Now my Dad, as you might have put together by now, has always been a character, but he worked hard. Growing up he used to wear his work scrubs and a stethoscope and everyone in the neighborhood called him “Doc.” I used to think everyone knew my dad and that my dad was super generous, always helping strangers out with 50 cents and they in return gave him a cigarette to show gratitude. I later figured out that was called buying “loose squares.” LOL. All jokes aside, my father is generous and kind-hearted. He worked so much that although I saw him all the time, there was a layer of mystery about him that made him so cool to me. He was eccentric. Growing up my dad would cash his whole $1500-$2000 check into Kennedy half dollars. Imagine being a kid and seeing your dad show up with sacks of silver coins like he just robbed a cartoon bank. This and more added to the mystique of my father.
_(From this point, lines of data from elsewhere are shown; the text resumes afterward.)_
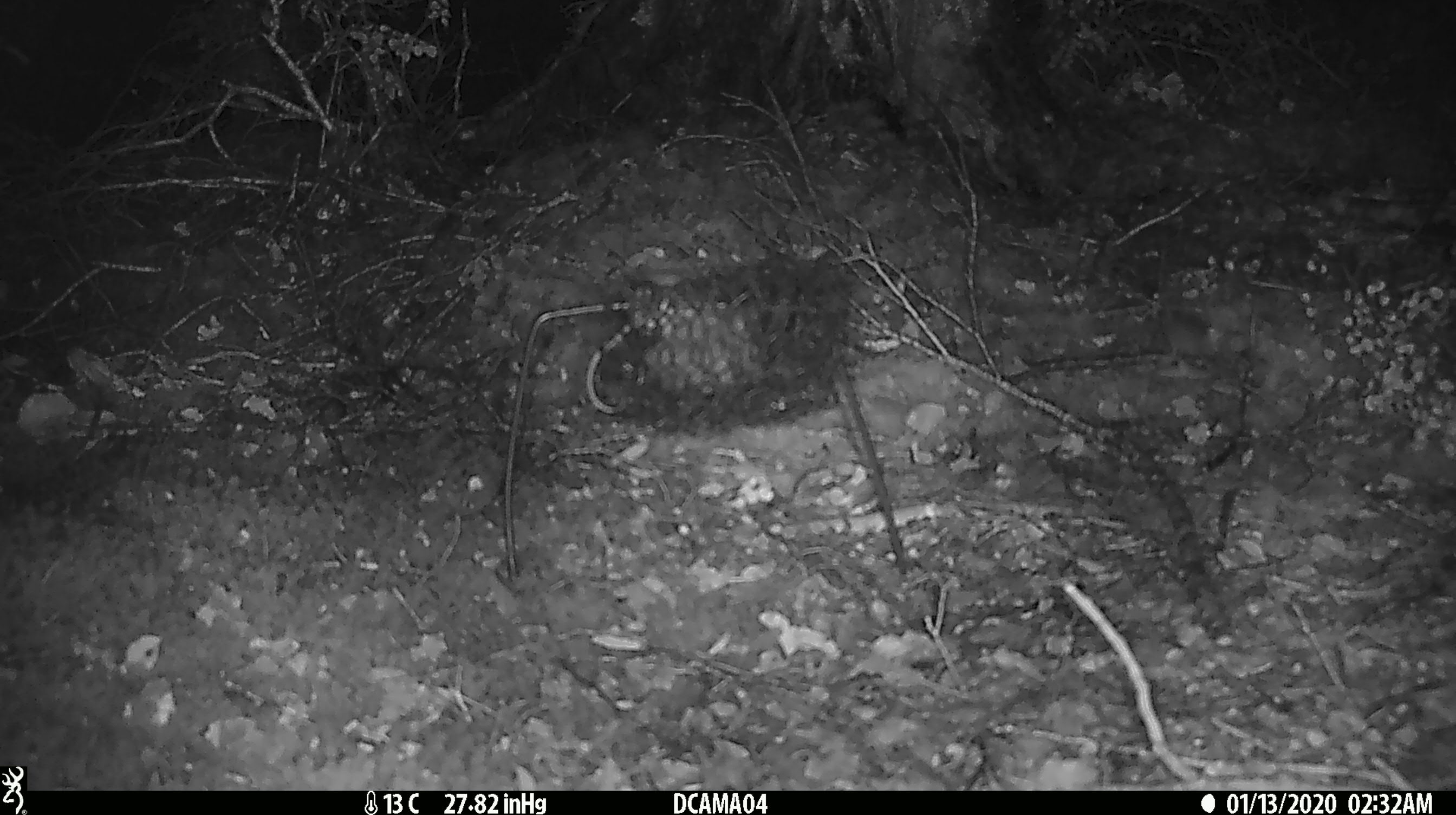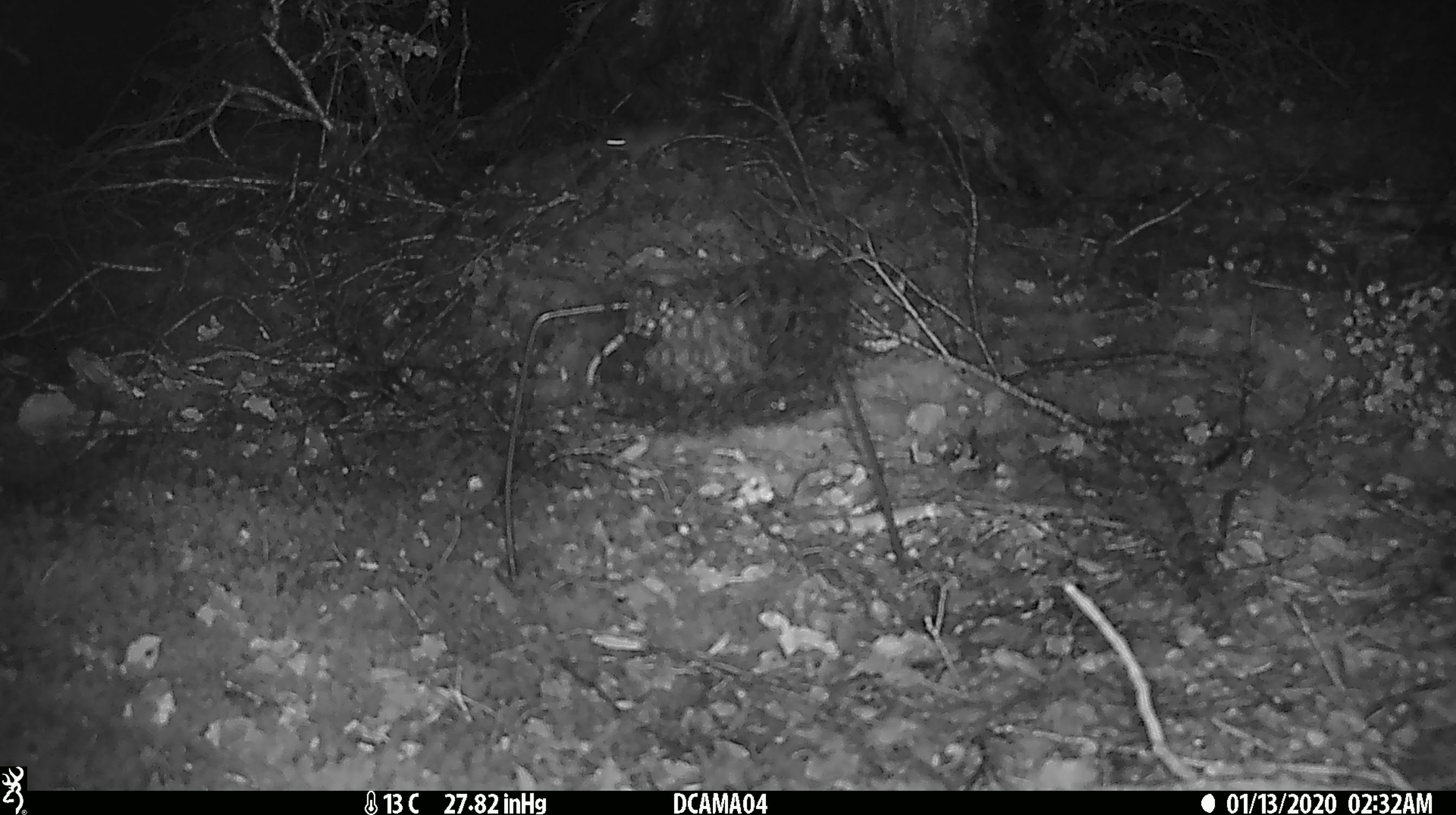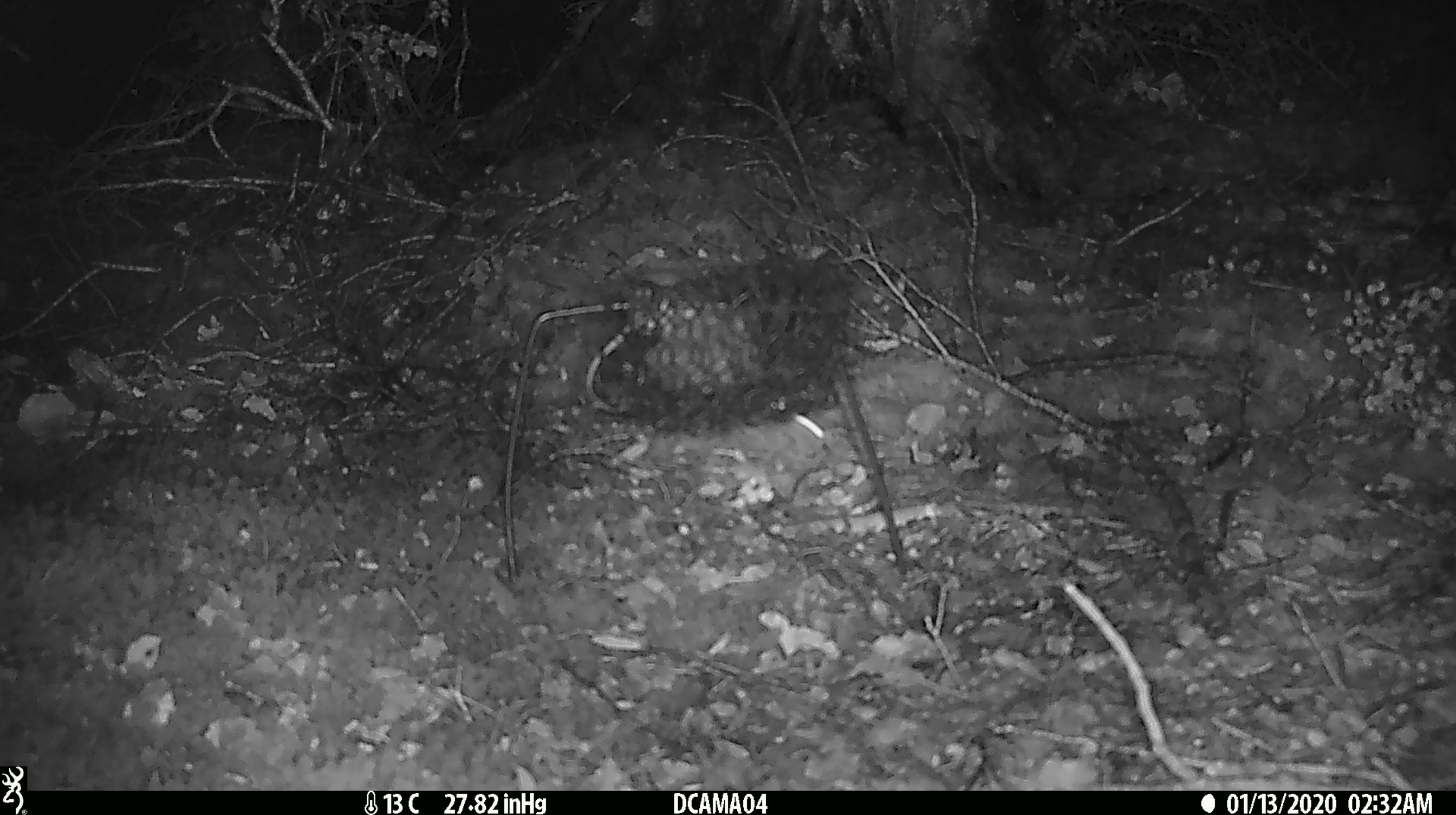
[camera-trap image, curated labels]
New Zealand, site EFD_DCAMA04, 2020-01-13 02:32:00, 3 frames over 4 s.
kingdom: Animalia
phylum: Chordata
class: Mammalia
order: Rodentia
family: Muridae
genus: Mus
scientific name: Mus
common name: mouse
So around the time we went from being GameCube boys to Playstation 2 pre-teens, my Granny began taking us to Colorado via Amtrak, an eighteen hour ride across the midwest to Denver and from there to Colorado Springs, where my cousins Ramon and Zhenee lived. The town was called Fountain and it was outside of Fort Carson military base where their mom, my aunt, was stationed. My Aunt Lorna was always gone overseas to Iraq leaving my Uncle Ramon Sr. and the kids home. We absolutely loved being there and the contrast to Chicago was like night and day. Fountain was a suburb in a military town. People left their garages open… at night! I’d never seen anything like it. There were lizards and snakes and coyotes and cactuses and red rocks and mountains and white kids. Chicago could have been on another planet. Needless to say, me and Dave had our work cut out for us, but we spent every day exploring. These visits were from the beginning of summer until the bitter end, and over the years me and my cousin Ramon grew very close. He was two or three years older than me, so I looked up to him and we connected a lot through music and video games. But little did I know we would soon become like brothers.
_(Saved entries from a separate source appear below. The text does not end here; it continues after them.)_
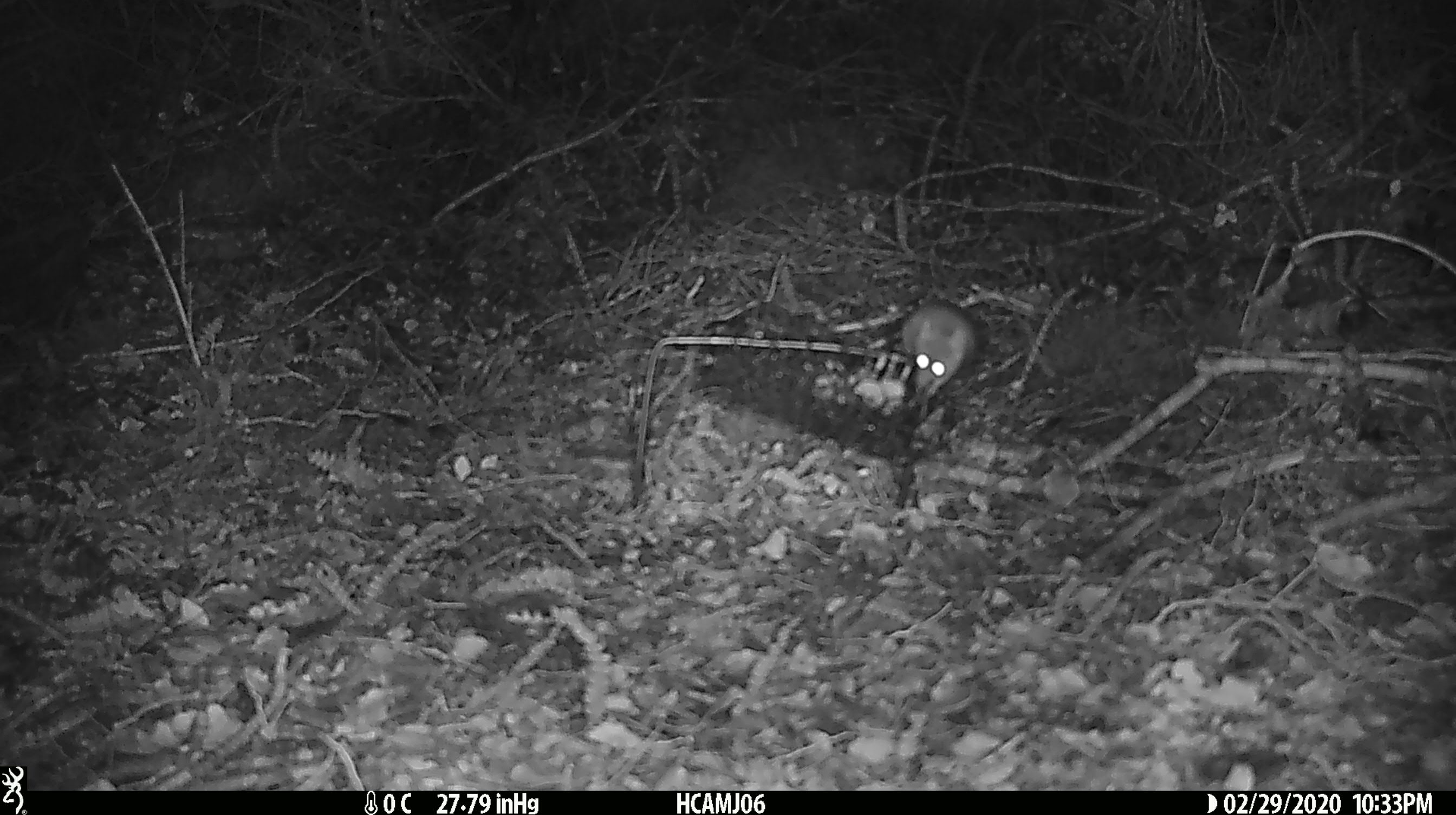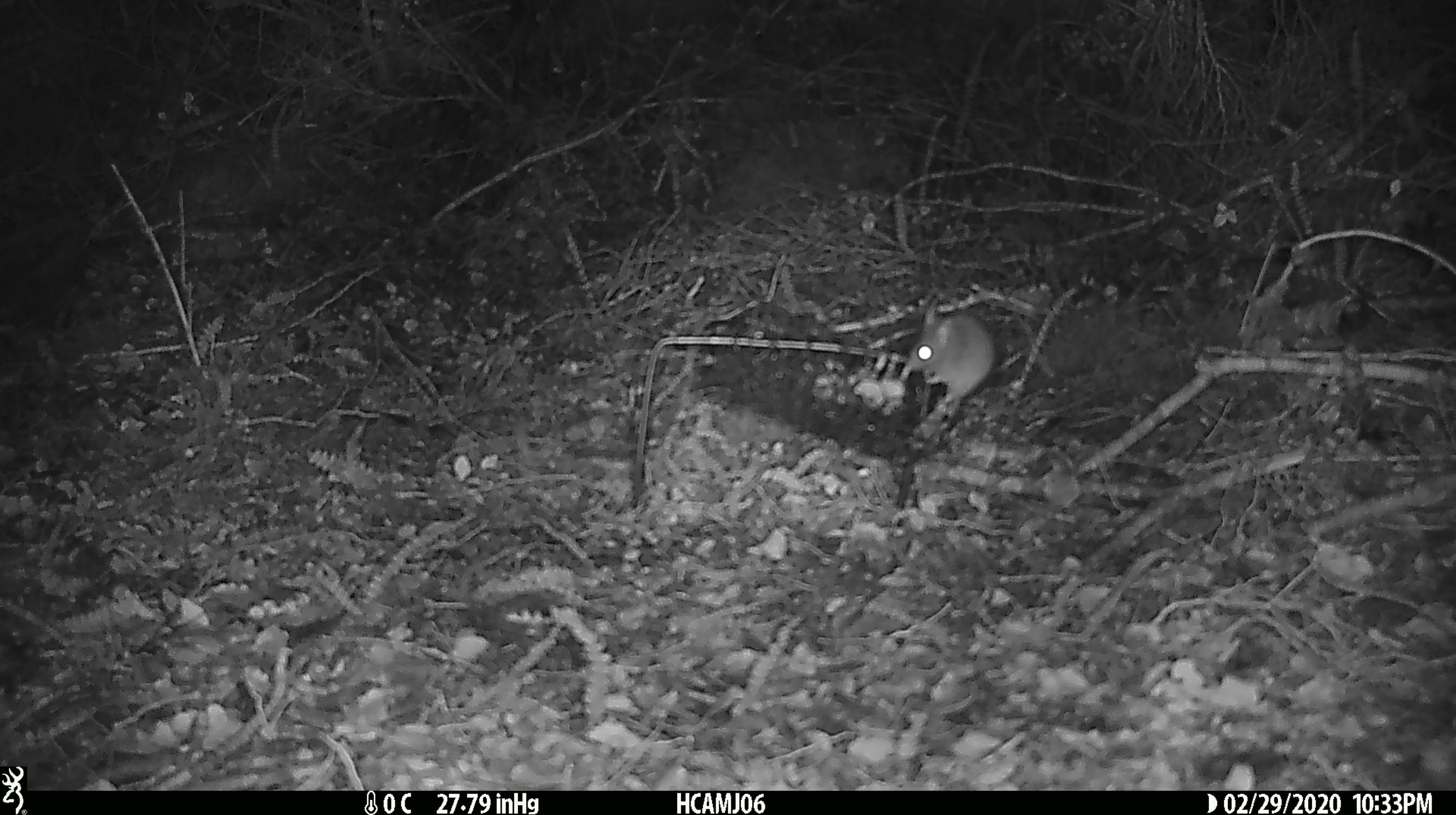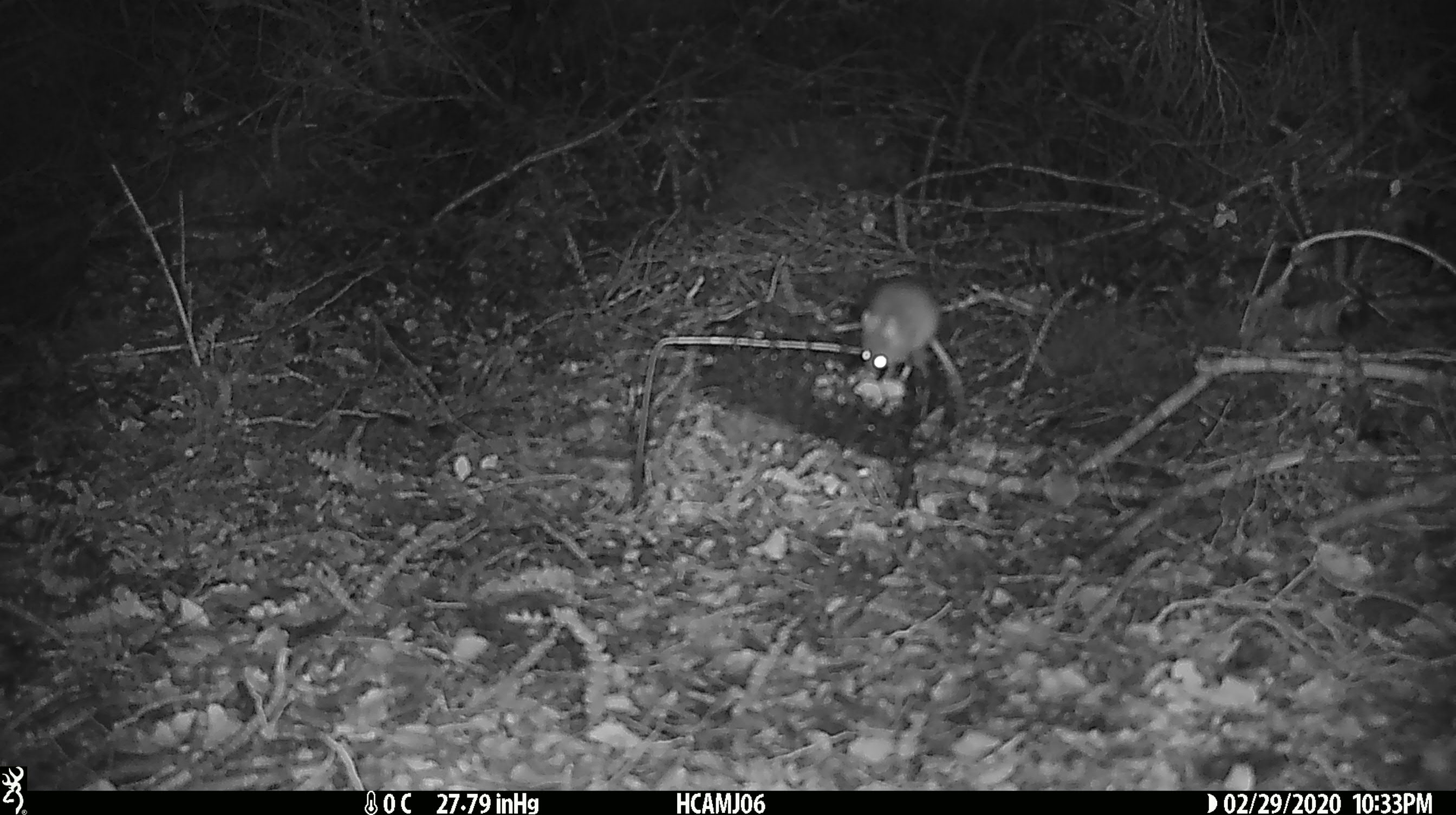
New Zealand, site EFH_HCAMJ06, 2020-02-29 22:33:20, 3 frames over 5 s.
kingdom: Animalia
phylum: Chordata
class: Mammalia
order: Rodentia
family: Muridae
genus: Mus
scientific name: Mus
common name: mouse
Mouse (Mus).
During the time I was going from a Playstation 2 preteen to an Xbox 360 teenager, I woke up to screaming. It was coming from the kitchen. I went to see what it was and I found my Dad had my Ma pinned to the floor. I thought she was hurt, but it became clear he was restraining her. My Mom was screaming to let her go, but my Dad was furious and it wasn’t until my Granny came in and said “Let her ass go!” that my Dad stopped and my Ma stormed out the door. I followed her to the yard and it was a beautiful day. I asked her where she was going. “I don’t know,” she said. I said, “I’m going with you,” and she said, “No… you can’t.” That was the last thing she said to me and I didn’t talk to her or know where she was for a long time. My Granny saw the impact the loss was having on me and in fear of losing me to the streets, she saved my life and sent me to Colorado to live with my cousin Ramon.
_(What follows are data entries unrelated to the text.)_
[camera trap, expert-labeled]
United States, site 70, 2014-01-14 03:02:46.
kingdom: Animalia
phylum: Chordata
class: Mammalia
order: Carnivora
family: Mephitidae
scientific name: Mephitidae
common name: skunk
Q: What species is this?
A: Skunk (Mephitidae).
Riley I Am From I am from over East, South Shore. From Rainbow Beach. I am from tall trees, short tempers, and BBQ. I am from every season at it’s finest, snowy Winters, spring flowers, sunny summers, and colorful autumns. I’m from David and Trinity. From Super Smash Bros, and from being Shorter than my sister. I’m from don’t do this, and don’t do that. I’m from do whatever makes you happy. I’m from Chicago! From wings and Scotch From Bernie I am from necessary pain.